Prompt -> Continue the forum post about the Skeeter Pee auction at a trapping convention, starting immediately after its final sentence.
━━━ Text excerpt
# Skeeter Auction



## Skinard (Sep 1, 2018)

Just thought I'd share this tidbit...

I was at a trapping convention over the past few days and attended an auction to raise a few dollars for the organization promoting the convention and their activities.. The auction consisted of items that vendors at the convention donated. There wasn't much that was unusually interesting to me. Most items were going for between $10 - $20. They caught my attention though when an item up for bid was a single bottle of Skeeter Pee. I was amazed as the price kept climbing and climbing and was finally sold for $70! I later found the guy that donated it. We shared a few words about skeeter making, and I asked him if he thought that anyone knew that the bottle that was sold was made for around $2, and he laughed. He then showed me his secret. He is one of the vendors, and throughout the day he shared small samples of his skeeter with people that stopped by the table. He does it at every convention and he has had it go for as high as $110. I didn't try it, but it must be really good stuff.
━━━━━━
━━━ Supplied data
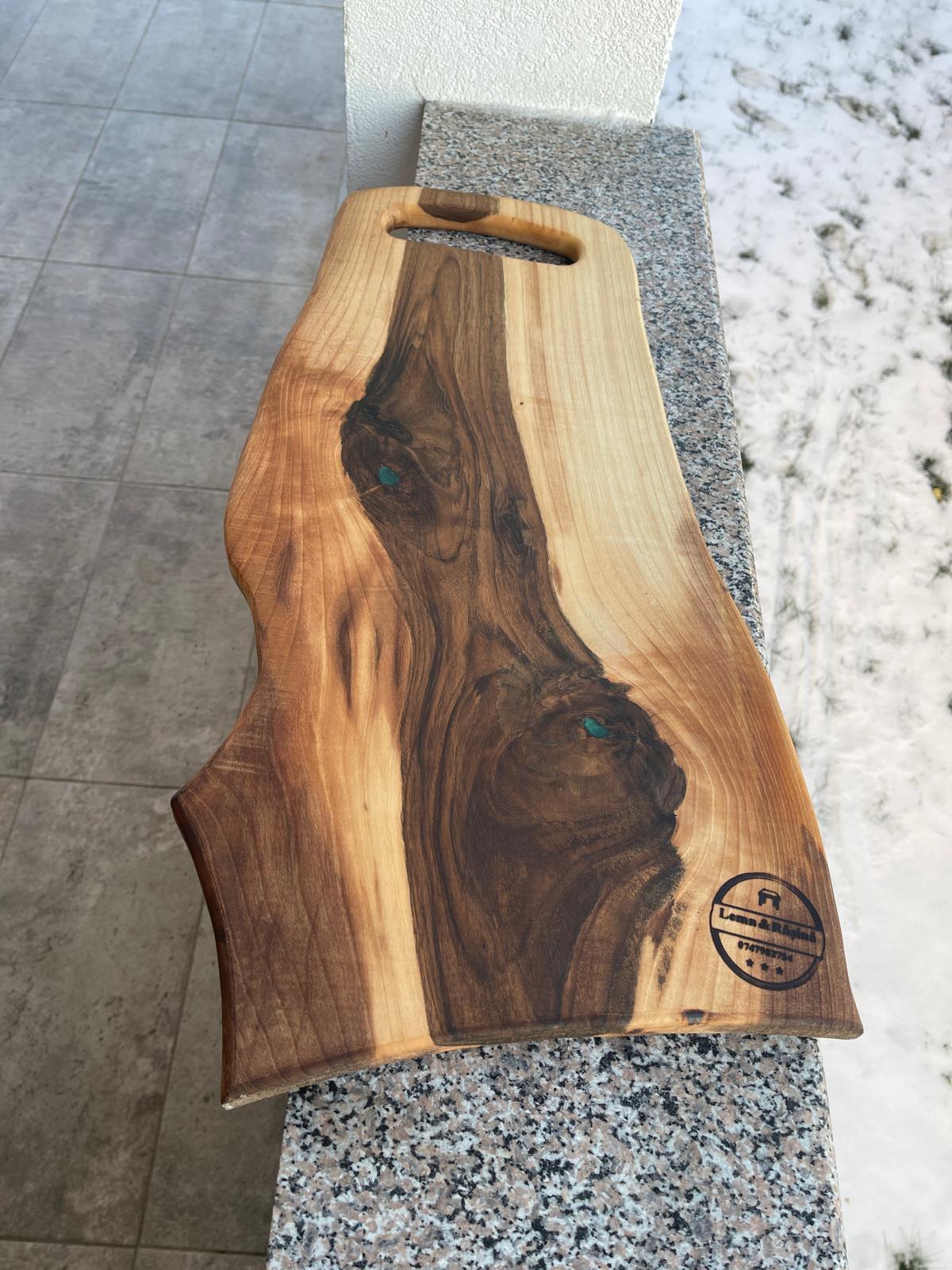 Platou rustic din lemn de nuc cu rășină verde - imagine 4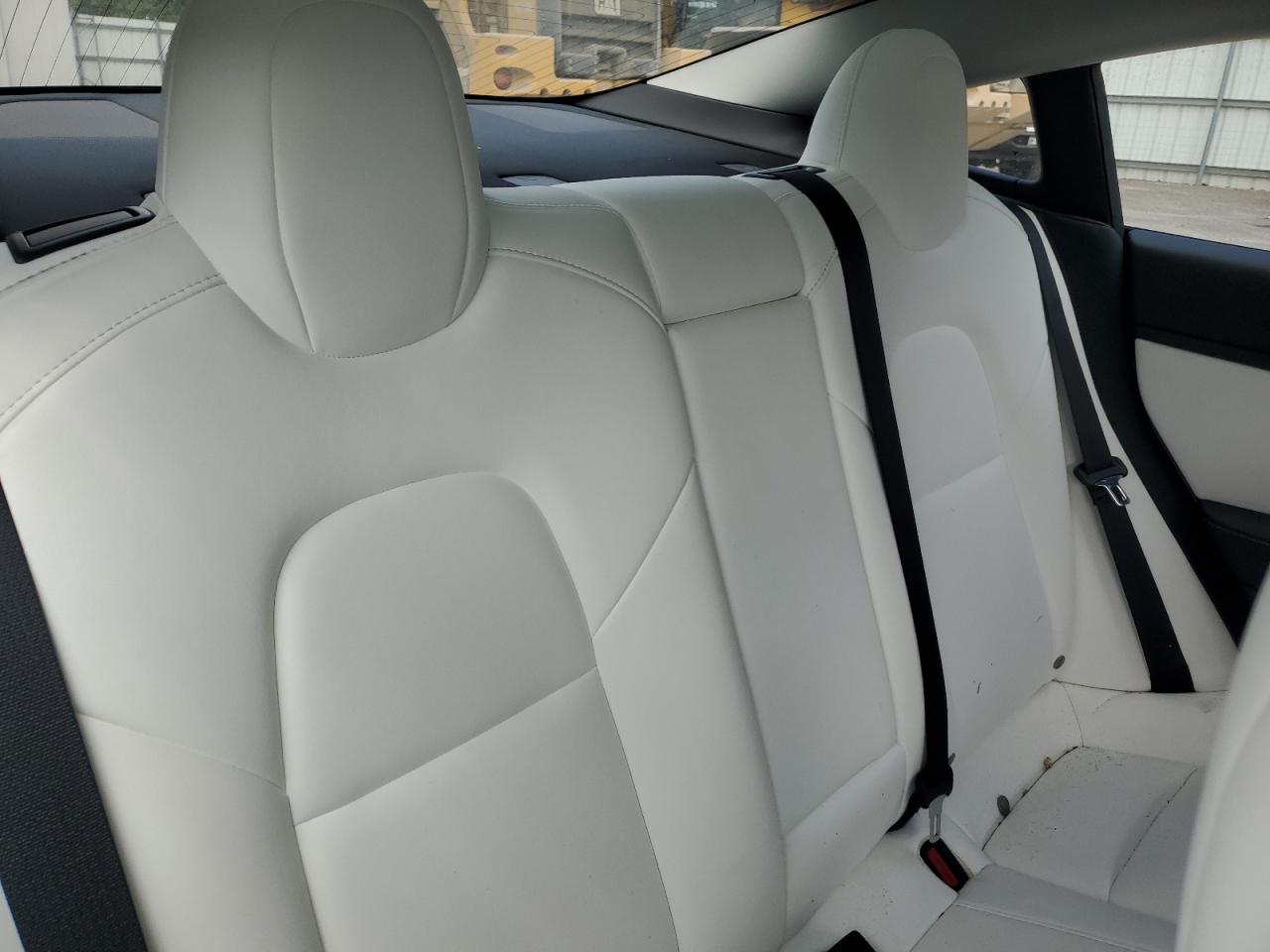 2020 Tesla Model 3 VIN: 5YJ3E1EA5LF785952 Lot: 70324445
━━━━━━
Answer space ->
I now have a new retirement plan.


----------



## NorCal (Sep 2, 2018)

He’s a good salesman. They are buying the story, not the bottle.


----------



## CK55 (Sep 2, 2018)

NorCal said:


> He’s a good salesman. They are buying the story, not the bottle.


agreeed


----------



## Skinard (Sep 2, 2018)

NorCal said:


> He’s a good salesman. They are buying the story, not the bottle.


I think part of it is because they're raising money and the buyers are feeling charitable, but a big part of it is that these guys just like it. I don't think it would go for nearly that much outside of the auction, but $20 a bottle would easily sell what you have, at least with this crowd.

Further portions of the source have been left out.